_TEXT PASSAGE_
━━━━━━

Advice for Deploying Your First Machine Learning Stack

Machine learning models offer the promise of encoding complex logic into black-box systems, replacing legacy solutions that demand higher development costs and deliver weaker predictive capabilities. Though the prediction logic may be obfuscated by the model, the research, analysis, and infrastructure investments can easily outweigh the time spent building convoluted, nested if-then statements. This post offers some considerations for building a predictive pipeline as a standalone stack.

When architecting our ML pipeline our team encountered many issues we had never faced before. While companies like Airbnb [1], Uber [2] and Spotify [3], among others, offered excellent insights into best practices, those architectures required cumbersome infrastructure maintenance or offered solutions more apt for very large data throughputs. We needed a solution that the team could validate, required minimal infrastructure maintenance, and could scale to support many online and offline models. Faced with a dearth of resources that fit our needs, we ultimately decided to forge our own solutions to these problems. The considerations below offer guidance for establishing a data stack, evaluating cloud offerings, and determining which resources to invest in and when.

━━━━━━

_DATA LINES_
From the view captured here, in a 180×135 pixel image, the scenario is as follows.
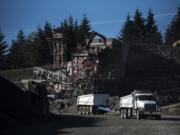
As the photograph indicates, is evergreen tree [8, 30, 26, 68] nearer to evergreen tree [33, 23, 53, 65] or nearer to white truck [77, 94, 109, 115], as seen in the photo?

━━━━━━

_TO BE DONE_
1 – Answer these questions about the machine learning stack post:
(a) Which companies does the post name as offering insights into best practices?
(b) What can the research, analysis, and infrastructure investments easily outweigh?
(c) What three things do the considerations offer guidance for?
2 – Repeat the part of the machine learning stack post that begins at the words "When architecting our" and stops after "in and when.".

_EXPECTED OUTPUTS_
1 –
(a) Airbnb, Uber and Spotify.
(b) The time spent building convoluted, nested if-then statements.
(c) Establishing a data stack, evaluating cloud offerings, and determining which resources to invest in and when.

2 –
When architecting our ML pipeline our team encountered many issues we had never faced before. While companies like Airbnb [1], Uber [2] and Spotify [3], among others, offered excellent insights into best practices, those architectures required cumbersome infrastructure maintenance or offered solutions more apt for very large data throughputs. We needed a solution that the team could validate, required minimal infrastructure maintenance, and could scale to support many online and offline models. Faced with a dearth of resources that fit our needs, we ultimately decided to forge our own solutions to these problems. The considerations below offer guidance for establishing a data stack, evaluating cloud offerings, and determining which resources to invest in and when.